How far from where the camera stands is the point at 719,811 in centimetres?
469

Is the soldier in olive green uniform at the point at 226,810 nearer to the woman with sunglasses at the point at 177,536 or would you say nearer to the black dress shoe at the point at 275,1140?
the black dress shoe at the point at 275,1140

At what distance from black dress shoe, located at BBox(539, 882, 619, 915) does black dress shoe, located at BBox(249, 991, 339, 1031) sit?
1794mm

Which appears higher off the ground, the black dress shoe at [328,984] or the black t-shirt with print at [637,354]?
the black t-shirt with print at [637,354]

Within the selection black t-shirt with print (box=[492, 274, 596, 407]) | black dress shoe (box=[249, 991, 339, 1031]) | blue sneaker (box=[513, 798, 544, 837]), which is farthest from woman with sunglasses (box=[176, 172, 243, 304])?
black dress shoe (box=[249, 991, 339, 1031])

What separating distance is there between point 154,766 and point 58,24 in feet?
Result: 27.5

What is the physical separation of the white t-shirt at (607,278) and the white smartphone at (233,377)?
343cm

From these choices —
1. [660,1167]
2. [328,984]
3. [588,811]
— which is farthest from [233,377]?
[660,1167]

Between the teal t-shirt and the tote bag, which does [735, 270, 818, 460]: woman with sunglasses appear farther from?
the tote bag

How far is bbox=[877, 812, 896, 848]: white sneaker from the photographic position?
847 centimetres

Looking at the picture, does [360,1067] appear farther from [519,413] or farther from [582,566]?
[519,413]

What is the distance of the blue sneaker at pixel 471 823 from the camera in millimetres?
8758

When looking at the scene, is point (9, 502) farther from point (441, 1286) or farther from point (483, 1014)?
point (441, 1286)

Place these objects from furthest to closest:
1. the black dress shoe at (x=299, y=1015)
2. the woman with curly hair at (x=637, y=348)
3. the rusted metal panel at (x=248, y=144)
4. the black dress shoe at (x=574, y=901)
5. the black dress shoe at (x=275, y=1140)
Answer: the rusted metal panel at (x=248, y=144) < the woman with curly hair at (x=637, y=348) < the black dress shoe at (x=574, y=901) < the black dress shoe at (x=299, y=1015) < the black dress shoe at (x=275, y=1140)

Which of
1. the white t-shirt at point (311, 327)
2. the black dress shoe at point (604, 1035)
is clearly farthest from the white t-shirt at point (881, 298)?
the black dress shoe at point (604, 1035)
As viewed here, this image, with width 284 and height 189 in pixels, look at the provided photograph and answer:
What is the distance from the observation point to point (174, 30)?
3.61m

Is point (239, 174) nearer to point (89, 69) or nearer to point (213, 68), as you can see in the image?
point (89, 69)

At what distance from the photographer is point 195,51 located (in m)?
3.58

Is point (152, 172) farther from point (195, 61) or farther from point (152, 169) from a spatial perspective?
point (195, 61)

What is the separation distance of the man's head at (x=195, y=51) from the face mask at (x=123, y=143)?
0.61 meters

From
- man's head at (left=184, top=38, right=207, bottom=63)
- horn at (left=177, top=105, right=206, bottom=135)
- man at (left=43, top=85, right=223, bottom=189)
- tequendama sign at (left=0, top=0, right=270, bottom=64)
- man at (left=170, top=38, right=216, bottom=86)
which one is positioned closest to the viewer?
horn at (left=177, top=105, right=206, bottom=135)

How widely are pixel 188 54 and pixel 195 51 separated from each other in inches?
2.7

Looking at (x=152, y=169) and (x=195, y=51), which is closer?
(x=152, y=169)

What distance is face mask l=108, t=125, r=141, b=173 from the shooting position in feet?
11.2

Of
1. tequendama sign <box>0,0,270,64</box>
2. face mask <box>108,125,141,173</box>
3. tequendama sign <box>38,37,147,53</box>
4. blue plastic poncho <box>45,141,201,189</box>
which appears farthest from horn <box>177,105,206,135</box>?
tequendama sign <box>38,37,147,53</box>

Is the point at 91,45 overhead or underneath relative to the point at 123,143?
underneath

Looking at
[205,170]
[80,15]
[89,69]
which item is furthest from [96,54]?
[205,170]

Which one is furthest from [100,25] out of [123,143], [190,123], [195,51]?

= = = =

# STATED EXERCISE
Repeat every line of the records above exactly.

# SOLUTION BELOW
How far from where the camera stands is the point at 719,811 in centimetres?
469

Is the soldier in olive green uniform at the point at 226,810 nearer to the woman with sunglasses at the point at 177,536 or would you say nearer to the black dress shoe at the point at 275,1140?
the black dress shoe at the point at 275,1140

At what distance from black dress shoe, located at BBox(539, 882, 619, 915) does black dress shoe, located at BBox(249, 991, 339, 1031) sit?
1794mm

Which appears higher off the ground, the black dress shoe at [328,984] or the black t-shirt with print at [637,354]?
the black t-shirt with print at [637,354]

Within the selection black t-shirt with print (box=[492, 274, 596, 407]) | black dress shoe (box=[249, 991, 339, 1031]) | blue sneaker (box=[513, 798, 544, 837]), which is farthest from woman with sunglasses (box=[176, 172, 243, 304])?
black dress shoe (box=[249, 991, 339, 1031])

What separating distance is there between point 154,766 and point 58,24 in feet?
Result: 27.5

What is the physical separation of the white t-shirt at (607,278) and the white smartphone at (233,377)?
343cm

From these choices —
1. [660,1167]
2. [328,984]
3. [588,811]
— which is farthest from [233,377]?
[660,1167]

Between the teal t-shirt and the tote bag, which does [735, 270, 818, 460]: woman with sunglasses appear farther from?
the tote bag

How far is bbox=[877, 812, 896, 848]: white sneaker from the photographic position?
847 centimetres

Looking at the picture, does [360,1067] appear farther from [519,413] or farther from [582,566]?
[519,413]

What is the distance of the blue sneaker at pixel 471 823 from the camera in millimetres?
8758

When looking at the scene, is point (9, 502) farther from point (441, 1286) or farther from point (483, 1014)?
point (441, 1286)

Place these objects from furthest to closest:
1. the black dress shoe at (x=299, y=1015)
2. the woman with curly hair at (x=637, y=348)
3. the rusted metal panel at (x=248, y=144)
4. the black dress shoe at (x=574, y=901)
5. the black dress shoe at (x=275, y=1140)
Answer: the rusted metal panel at (x=248, y=144) < the woman with curly hair at (x=637, y=348) < the black dress shoe at (x=574, y=901) < the black dress shoe at (x=299, y=1015) < the black dress shoe at (x=275, y=1140)

Which of
1. the white t-shirt at point (311, 327)
2. the black dress shoe at point (604, 1035)
is clearly farthest from the white t-shirt at point (881, 298)?
the black dress shoe at point (604, 1035)
As viewed here, this image, with width 284 and height 189 in pixels, look at the provided photograph and answer:
What is the distance from the observation point to point (174, 30)?
3.61m

Is point (239, 174) nearer to point (89, 69) or nearer to point (213, 68), as you can see in the image?
point (89, 69)

At what distance from the photographer is point 195,51 located (in m)?
3.58

Is point (152, 172) farther from point (195, 61) or farther from point (152, 169) from a spatial perspective?
point (195, 61)

What is the separation distance of the man's head at (x=195, y=51) from the face mask at (x=123, y=143)?
0.61 meters

From
- man's head at (left=184, top=38, right=207, bottom=63)
- horn at (left=177, top=105, right=206, bottom=135)
- man at (left=43, top=85, right=223, bottom=189)
- tequendama sign at (left=0, top=0, right=270, bottom=64)
- man at (left=170, top=38, right=216, bottom=86)
which one is positioned closest to the viewer?
horn at (left=177, top=105, right=206, bottom=135)

How widely are pixel 188 54 and pixel 195 51 separated from each other in inches?
2.7

Looking at (x=152, y=169) and (x=195, y=51), which is closer?
(x=152, y=169)

What distance is face mask l=108, t=125, r=141, b=173 from the shooting position in feet?
11.2

Of
1. tequendama sign <box>0,0,270,64</box>
2. face mask <box>108,125,141,173</box>
3. tequendama sign <box>38,37,147,53</box>
4. blue plastic poncho <box>45,141,201,189</box>
which appears farthest from horn <box>177,105,206,135</box>?
tequendama sign <box>38,37,147,53</box>

Is the point at 91,45 overhead or underneath relative to the point at 123,143?
underneath

Looking at
[205,170]
[80,15]
[89,69]
which item is furthest from [96,54]?
[205,170]

Which one is furthest from [100,25] out of [123,143], [190,123], [195,51]?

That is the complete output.